Oh, sure. Just like some of the abstruse discussions involving
various C standards that we've had here. Someone once
called me a language lawyer on this list, but I humbly doff my
cap to my superiors.
> If you have requirements for UTF-8-like string handling which
> require non-standard behavior, please call the derived format
> something else. “UTF-8” really does mean something.
That has already been done: the Lua library in question is called
"utf8", not "UTF-8". I'll support the notion that the Lua manual should
be careful in its use of the precise name "UTF-8". It already mostly
is, but one could for example rephrase the description of
`utf8.charpattern`, not because the present phrasing is imprecise,
on the contrary, it very careful, but because that implicitly defines
the term "utf8 string", allowing its use elsewhere.
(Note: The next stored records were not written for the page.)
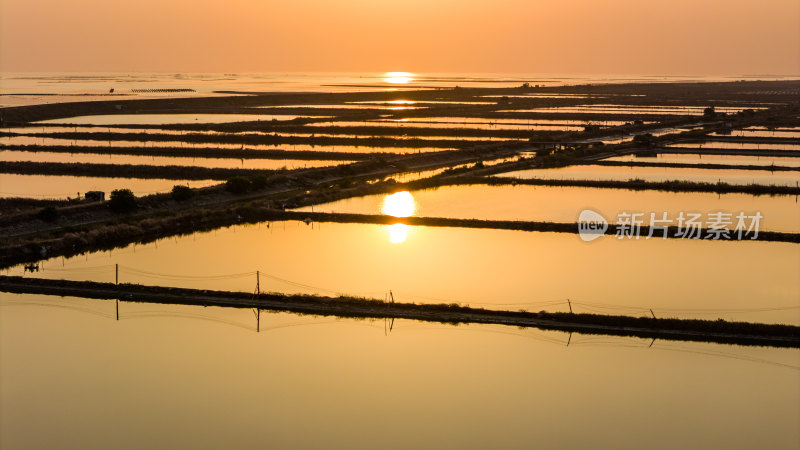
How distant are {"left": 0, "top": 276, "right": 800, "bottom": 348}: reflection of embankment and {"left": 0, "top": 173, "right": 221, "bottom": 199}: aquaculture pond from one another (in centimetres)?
647

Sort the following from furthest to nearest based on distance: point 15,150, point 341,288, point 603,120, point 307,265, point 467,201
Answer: point 603,120
point 15,150
point 467,201
point 307,265
point 341,288

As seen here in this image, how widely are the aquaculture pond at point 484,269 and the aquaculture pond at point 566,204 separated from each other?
4.49 feet

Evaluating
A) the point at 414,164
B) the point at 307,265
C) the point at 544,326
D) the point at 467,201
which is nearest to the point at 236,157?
the point at 414,164

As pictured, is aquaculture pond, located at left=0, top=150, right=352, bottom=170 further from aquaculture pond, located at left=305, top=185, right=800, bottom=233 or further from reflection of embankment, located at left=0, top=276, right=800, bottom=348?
reflection of embankment, located at left=0, top=276, right=800, bottom=348

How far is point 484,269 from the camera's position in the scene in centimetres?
1077

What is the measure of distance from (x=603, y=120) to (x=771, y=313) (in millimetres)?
26844

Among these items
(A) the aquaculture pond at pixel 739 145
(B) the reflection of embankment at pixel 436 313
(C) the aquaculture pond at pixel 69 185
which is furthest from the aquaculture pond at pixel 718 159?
(B) the reflection of embankment at pixel 436 313

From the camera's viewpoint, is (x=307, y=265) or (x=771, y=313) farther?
(x=307, y=265)

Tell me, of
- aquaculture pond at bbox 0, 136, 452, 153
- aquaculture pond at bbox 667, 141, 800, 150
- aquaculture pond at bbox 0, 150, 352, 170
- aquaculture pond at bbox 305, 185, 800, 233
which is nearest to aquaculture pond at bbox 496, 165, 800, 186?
aquaculture pond at bbox 305, 185, 800, 233

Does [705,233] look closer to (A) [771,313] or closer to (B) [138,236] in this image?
(A) [771,313]

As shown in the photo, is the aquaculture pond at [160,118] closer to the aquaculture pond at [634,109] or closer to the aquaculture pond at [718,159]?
the aquaculture pond at [634,109]

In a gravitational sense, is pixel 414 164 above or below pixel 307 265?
above

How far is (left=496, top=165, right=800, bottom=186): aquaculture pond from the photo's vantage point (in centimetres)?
1816

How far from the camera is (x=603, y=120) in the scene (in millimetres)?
34750
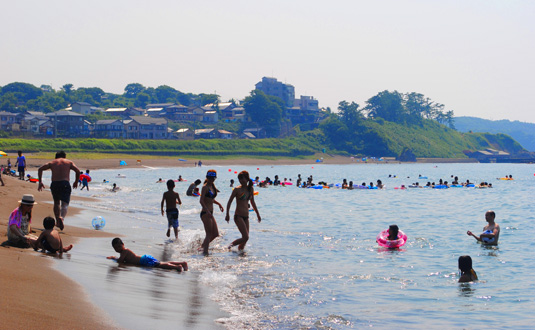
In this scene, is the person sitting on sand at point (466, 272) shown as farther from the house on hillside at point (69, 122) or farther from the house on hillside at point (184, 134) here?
the house on hillside at point (184, 134)

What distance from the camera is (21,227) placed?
34.1ft

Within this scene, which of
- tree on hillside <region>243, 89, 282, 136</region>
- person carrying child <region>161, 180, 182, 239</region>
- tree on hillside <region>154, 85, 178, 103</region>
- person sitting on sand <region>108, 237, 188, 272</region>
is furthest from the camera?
tree on hillside <region>154, 85, 178, 103</region>

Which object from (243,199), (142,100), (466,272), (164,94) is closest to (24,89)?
(142,100)

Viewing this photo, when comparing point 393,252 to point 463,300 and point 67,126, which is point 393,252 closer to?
point 463,300

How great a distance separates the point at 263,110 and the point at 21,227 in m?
139

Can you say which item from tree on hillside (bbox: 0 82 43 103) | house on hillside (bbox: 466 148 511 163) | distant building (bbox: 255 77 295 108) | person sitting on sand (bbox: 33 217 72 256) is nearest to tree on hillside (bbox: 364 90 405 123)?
house on hillside (bbox: 466 148 511 163)

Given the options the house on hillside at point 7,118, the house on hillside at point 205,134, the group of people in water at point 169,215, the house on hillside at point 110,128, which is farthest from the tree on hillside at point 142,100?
the group of people in water at point 169,215

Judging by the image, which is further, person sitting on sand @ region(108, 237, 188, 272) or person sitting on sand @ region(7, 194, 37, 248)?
person sitting on sand @ region(108, 237, 188, 272)

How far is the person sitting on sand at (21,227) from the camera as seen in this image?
10164mm

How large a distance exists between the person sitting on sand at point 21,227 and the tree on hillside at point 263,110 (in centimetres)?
13785

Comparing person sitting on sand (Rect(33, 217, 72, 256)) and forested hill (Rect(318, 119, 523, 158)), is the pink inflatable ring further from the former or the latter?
forested hill (Rect(318, 119, 523, 158))

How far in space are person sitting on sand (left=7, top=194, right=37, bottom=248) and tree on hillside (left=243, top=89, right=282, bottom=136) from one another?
137847 millimetres

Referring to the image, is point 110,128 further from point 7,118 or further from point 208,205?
point 208,205

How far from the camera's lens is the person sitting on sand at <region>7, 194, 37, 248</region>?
10164 millimetres
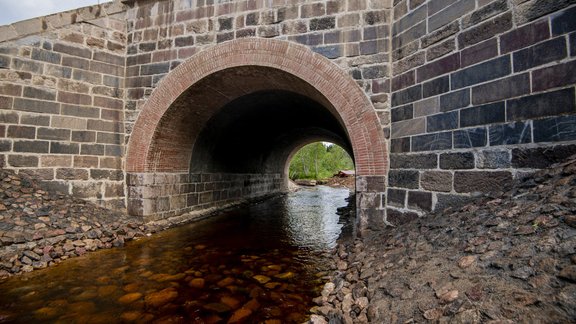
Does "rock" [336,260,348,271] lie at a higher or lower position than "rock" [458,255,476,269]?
lower

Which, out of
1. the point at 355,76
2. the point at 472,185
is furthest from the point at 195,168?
the point at 472,185

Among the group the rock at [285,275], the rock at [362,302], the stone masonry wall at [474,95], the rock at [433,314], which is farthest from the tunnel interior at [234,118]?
the rock at [433,314]

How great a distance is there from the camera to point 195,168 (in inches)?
315

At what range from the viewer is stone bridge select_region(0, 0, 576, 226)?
10.4 feet

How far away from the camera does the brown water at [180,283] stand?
9.52ft

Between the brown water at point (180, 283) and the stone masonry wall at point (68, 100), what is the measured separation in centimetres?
211

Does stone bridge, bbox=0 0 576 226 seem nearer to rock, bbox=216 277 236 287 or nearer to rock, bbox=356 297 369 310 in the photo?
rock, bbox=356 297 369 310

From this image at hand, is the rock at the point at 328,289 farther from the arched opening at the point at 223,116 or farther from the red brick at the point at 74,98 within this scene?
the red brick at the point at 74,98

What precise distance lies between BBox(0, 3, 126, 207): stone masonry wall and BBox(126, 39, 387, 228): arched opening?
646 millimetres

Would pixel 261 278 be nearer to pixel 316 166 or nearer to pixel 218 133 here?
pixel 218 133

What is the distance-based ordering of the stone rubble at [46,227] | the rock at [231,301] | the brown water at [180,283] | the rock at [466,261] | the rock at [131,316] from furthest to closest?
1. the stone rubble at [46,227]
2. the rock at [231,301]
3. the brown water at [180,283]
4. the rock at [131,316]
5. the rock at [466,261]

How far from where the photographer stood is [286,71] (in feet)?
17.9

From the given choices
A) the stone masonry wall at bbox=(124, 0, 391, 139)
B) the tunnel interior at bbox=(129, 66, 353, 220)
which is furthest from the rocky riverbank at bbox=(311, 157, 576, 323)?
the tunnel interior at bbox=(129, 66, 353, 220)

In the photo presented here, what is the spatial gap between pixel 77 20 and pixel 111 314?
6.23 m
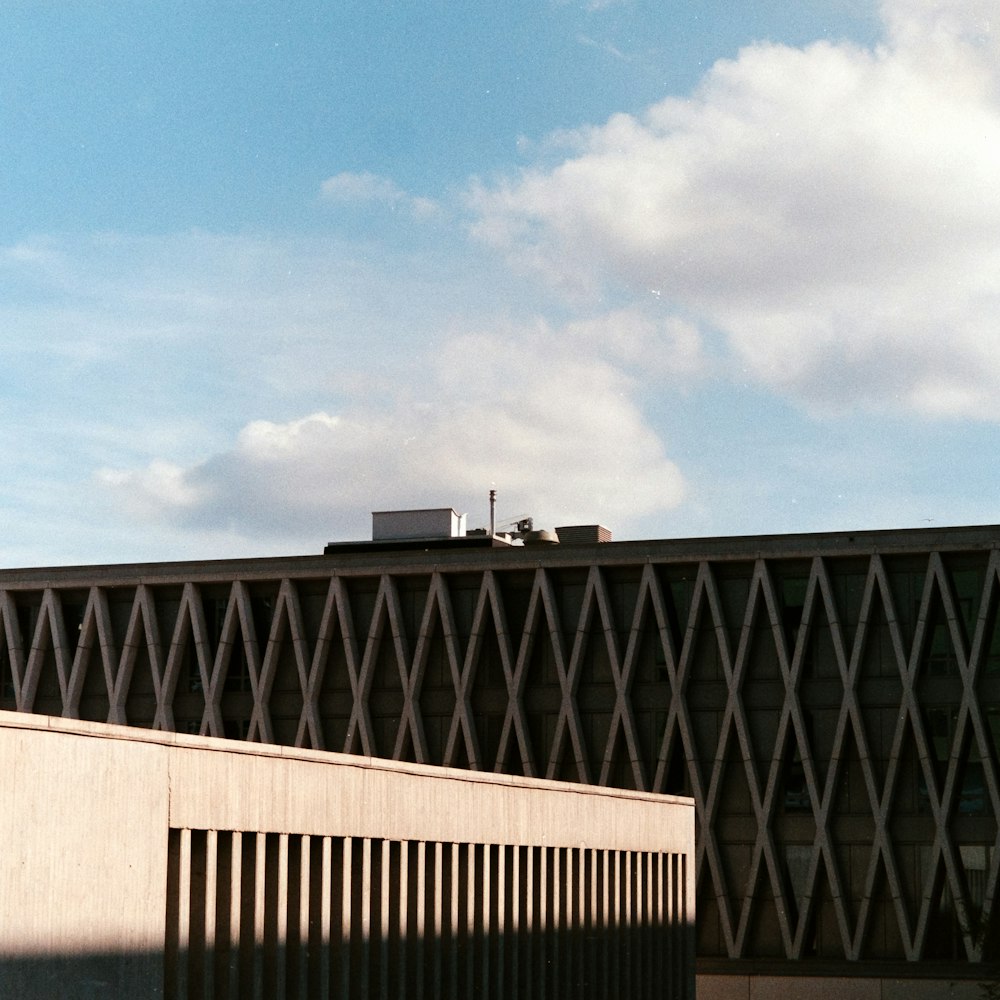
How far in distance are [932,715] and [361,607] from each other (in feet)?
69.4

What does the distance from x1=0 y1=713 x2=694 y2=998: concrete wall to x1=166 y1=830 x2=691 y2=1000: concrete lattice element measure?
37 mm

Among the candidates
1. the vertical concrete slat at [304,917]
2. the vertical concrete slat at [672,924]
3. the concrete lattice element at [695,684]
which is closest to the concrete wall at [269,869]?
the vertical concrete slat at [304,917]

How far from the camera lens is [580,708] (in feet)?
210

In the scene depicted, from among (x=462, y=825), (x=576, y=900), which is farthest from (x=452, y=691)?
(x=462, y=825)

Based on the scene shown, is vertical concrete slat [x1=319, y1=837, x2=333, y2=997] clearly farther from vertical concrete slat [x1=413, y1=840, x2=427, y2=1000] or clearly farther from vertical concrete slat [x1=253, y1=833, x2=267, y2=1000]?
vertical concrete slat [x1=413, y1=840, x2=427, y2=1000]

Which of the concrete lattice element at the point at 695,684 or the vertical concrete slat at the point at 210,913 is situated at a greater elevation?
the concrete lattice element at the point at 695,684

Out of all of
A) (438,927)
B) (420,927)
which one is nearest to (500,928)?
(438,927)

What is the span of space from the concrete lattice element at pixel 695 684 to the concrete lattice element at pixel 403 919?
18.3 m

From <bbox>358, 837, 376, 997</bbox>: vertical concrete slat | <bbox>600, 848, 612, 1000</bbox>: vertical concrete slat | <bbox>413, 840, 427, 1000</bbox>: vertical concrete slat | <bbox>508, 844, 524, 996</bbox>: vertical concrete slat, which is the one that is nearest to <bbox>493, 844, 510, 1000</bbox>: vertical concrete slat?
<bbox>508, 844, 524, 996</bbox>: vertical concrete slat

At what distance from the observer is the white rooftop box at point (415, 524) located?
7088 centimetres

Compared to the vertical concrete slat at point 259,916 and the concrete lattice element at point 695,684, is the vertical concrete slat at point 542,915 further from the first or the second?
the concrete lattice element at point 695,684

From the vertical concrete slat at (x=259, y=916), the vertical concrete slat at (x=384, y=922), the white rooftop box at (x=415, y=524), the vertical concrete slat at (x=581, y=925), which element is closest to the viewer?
the vertical concrete slat at (x=259, y=916)

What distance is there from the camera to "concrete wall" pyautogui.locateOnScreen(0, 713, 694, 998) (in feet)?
67.6

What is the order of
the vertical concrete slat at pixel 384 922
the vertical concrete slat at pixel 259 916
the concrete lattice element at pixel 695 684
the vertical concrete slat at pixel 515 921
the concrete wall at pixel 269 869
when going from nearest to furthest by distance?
the concrete wall at pixel 269 869 → the vertical concrete slat at pixel 259 916 → the vertical concrete slat at pixel 384 922 → the vertical concrete slat at pixel 515 921 → the concrete lattice element at pixel 695 684
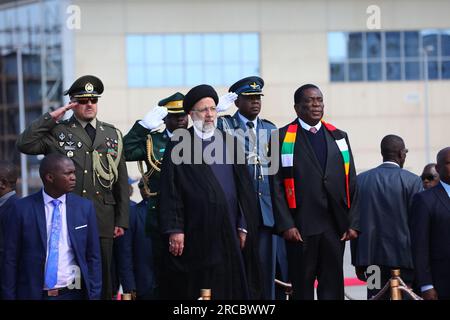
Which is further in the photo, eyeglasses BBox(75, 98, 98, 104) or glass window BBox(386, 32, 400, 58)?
glass window BBox(386, 32, 400, 58)

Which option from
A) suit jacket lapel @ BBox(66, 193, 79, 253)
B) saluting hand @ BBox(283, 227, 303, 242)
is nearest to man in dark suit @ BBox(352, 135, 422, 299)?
saluting hand @ BBox(283, 227, 303, 242)

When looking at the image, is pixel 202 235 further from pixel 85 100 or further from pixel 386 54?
pixel 386 54

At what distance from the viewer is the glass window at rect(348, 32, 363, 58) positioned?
38344mm

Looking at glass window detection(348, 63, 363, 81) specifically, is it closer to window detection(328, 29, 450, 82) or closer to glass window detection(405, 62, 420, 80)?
window detection(328, 29, 450, 82)

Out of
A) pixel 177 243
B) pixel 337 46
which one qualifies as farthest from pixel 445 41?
pixel 177 243

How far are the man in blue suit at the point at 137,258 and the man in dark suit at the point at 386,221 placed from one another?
222 cm

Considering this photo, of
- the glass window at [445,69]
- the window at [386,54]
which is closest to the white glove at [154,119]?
the window at [386,54]

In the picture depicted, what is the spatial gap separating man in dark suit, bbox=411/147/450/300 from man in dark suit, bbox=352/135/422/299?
1886 millimetres

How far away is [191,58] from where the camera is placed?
123 feet

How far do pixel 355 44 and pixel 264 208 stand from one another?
3054cm

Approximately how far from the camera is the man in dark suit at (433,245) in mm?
7523

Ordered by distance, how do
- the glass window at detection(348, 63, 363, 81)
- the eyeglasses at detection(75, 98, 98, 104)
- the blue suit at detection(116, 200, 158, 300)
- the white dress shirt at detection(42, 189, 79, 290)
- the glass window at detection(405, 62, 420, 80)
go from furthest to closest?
the glass window at detection(405, 62, 420, 80)
the glass window at detection(348, 63, 363, 81)
the blue suit at detection(116, 200, 158, 300)
the eyeglasses at detection(75, 98, 98, 104)
the white dress shirt at detection(42, 189, 79, 290)
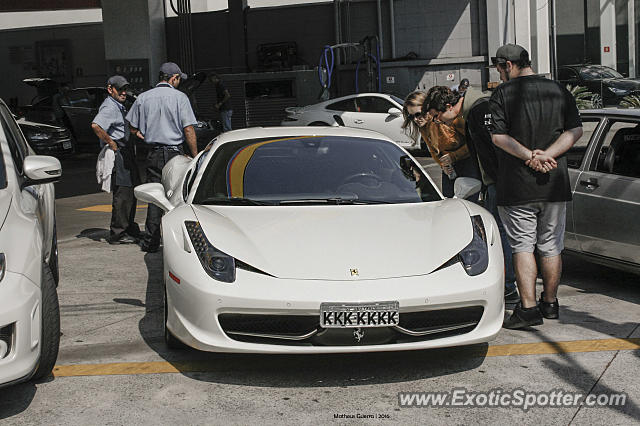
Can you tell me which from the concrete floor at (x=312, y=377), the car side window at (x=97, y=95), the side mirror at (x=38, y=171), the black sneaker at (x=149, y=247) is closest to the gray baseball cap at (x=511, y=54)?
the concrete floor at (x=312, y=377)

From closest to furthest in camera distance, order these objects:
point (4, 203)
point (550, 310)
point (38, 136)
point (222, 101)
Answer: point (4, 203) → point (550, 310) → point (38, 136) → point (222, 101)

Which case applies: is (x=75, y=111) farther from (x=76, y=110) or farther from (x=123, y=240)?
(x=123, y=240)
The pattern (a string, not a function)
"[\0-\x7F\xC2-\xF4][\x80-\xBF]*" (see §6.4.1), which matches exactly
one utf8 byte sequence. If the subject is a valid UTF-8 string, the
pattern matches a UTF-8 byte sequence.
On the other hand, my support for this is only lukewarm, and
if the Lua team thinks its target readership cannot be misled by
the documentation as it stands, I'll be equally happy.